Wind and solar farms usually dodge the negative pricing events – either because they are required to do so by the contracts they sign with big retailers, or because automated trading systems allow them to respond quickly to changes in prices.

Coal generators, as Queensland coal company Stanwell explains, “incur significant costs stopping and starting and require many hours to restart.

“This means they continue generating throughout negative pricing periods as it is more cost-efficient to incur the costs of negative pricing than shutting down and then starting up again.”

That means that it is the coal generators bidding the prices below zero to ensure they are “dispatched”. The problem is, there is not enough room in the market for all the inflexible “baseload” in the grid.

It is why most in the industry accept that the days of “baseload” is over, and will be replaced by flexible and fast-reacting kit, mostly inverter-based technologies such as wind, solar and battery storage.

The negative pricing events are also a strong signal for battery storage, but so far Australia does not have enough big batteries to make a serious dent in the market.

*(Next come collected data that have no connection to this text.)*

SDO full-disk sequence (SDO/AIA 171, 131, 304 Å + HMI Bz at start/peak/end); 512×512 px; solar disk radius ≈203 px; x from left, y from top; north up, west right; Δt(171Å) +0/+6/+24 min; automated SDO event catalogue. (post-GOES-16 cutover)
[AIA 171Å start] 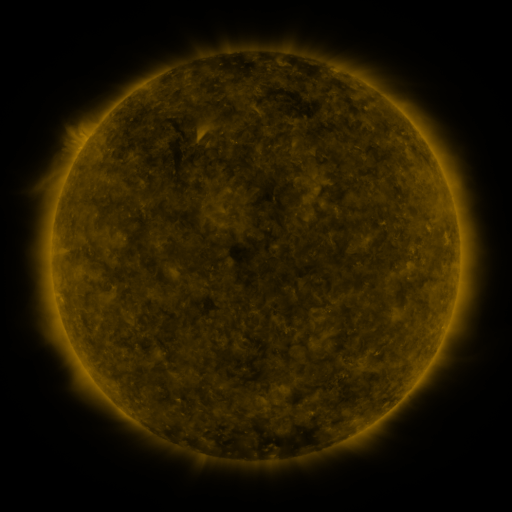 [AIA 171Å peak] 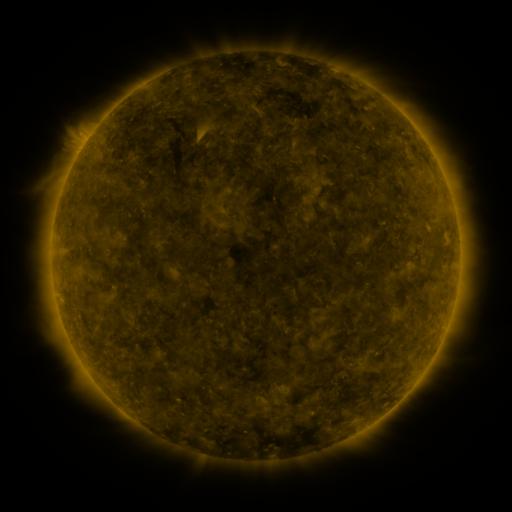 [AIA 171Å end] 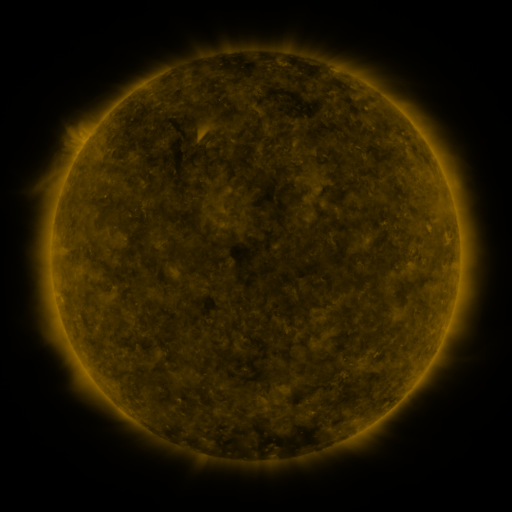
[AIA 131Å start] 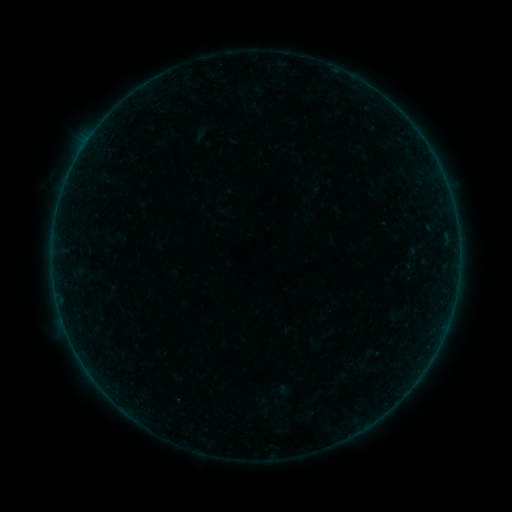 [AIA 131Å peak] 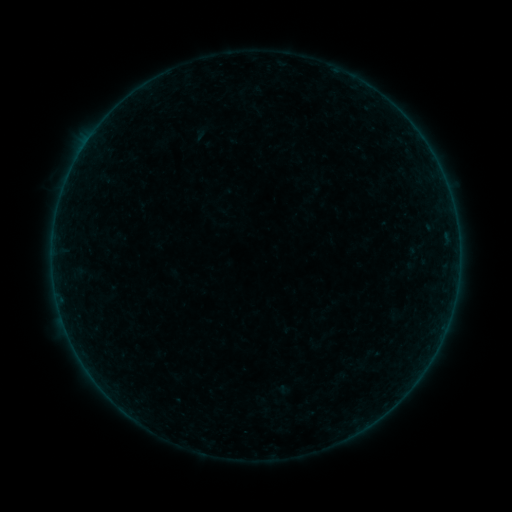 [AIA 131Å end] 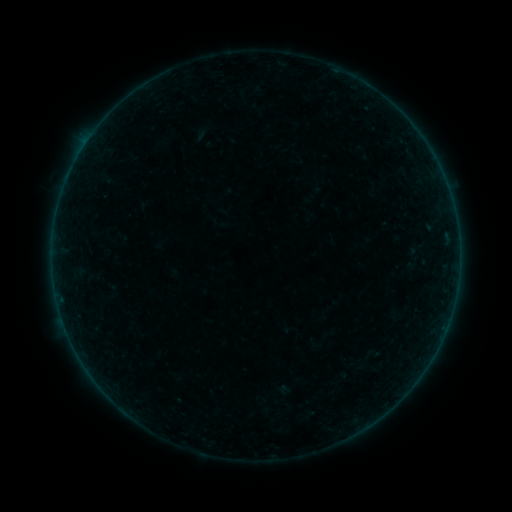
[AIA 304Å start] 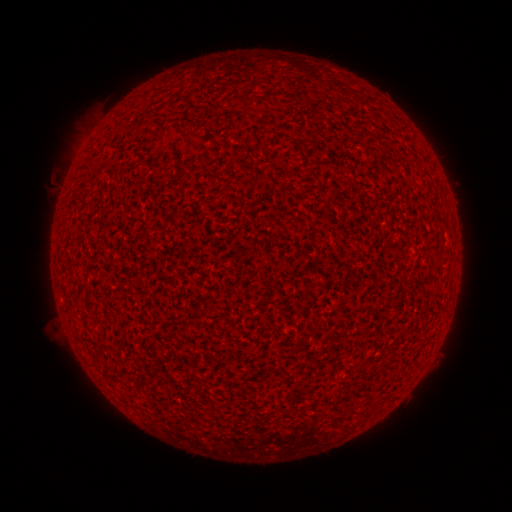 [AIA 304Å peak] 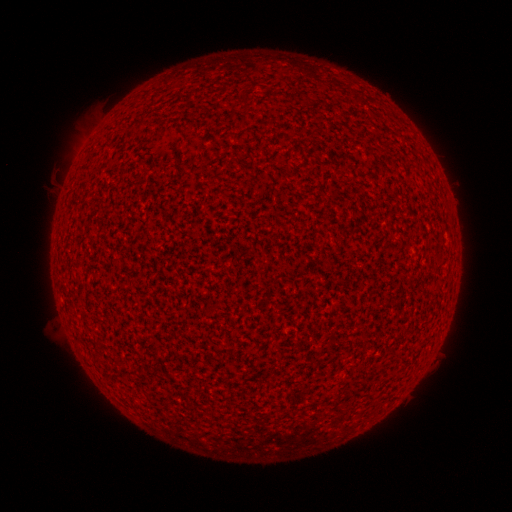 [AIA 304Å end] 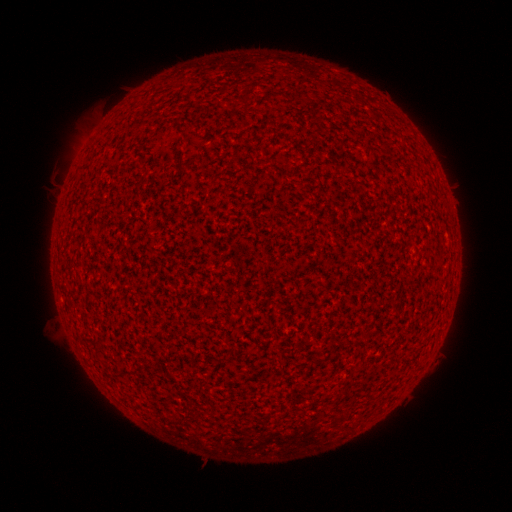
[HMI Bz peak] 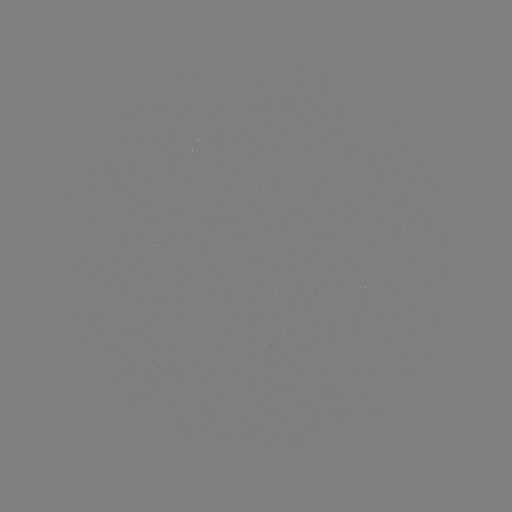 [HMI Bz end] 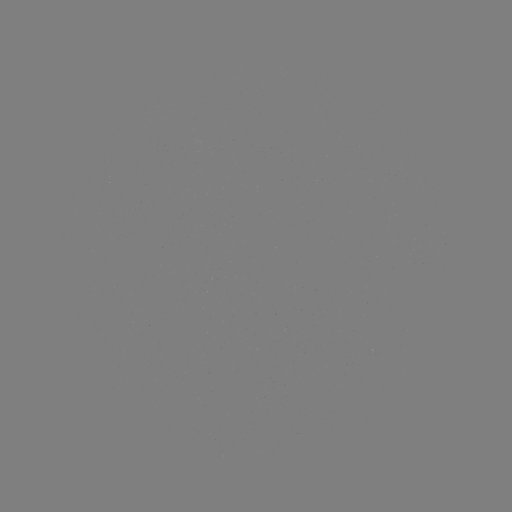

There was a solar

One reason is that batteries need multiple revenue feeds to make them profitable, and many of the services they can provide are not rewarded by the market, although new services such as “fast frequency response” are being introduced.

South Australia has the most negative pricing events because it has the highest share of rooftop solar, and it also has to cram enough gas generation into the system to ensure there is enough “system strength” in the local grid.

The commissioning of four new synchronous generators – spinning machines that do not burn fuel – means that the amount of gas generators needed to run at any one time for grid services will be significantly reduced. Over time, that service is expected to be provided by battery storage and “grid forming” inverters.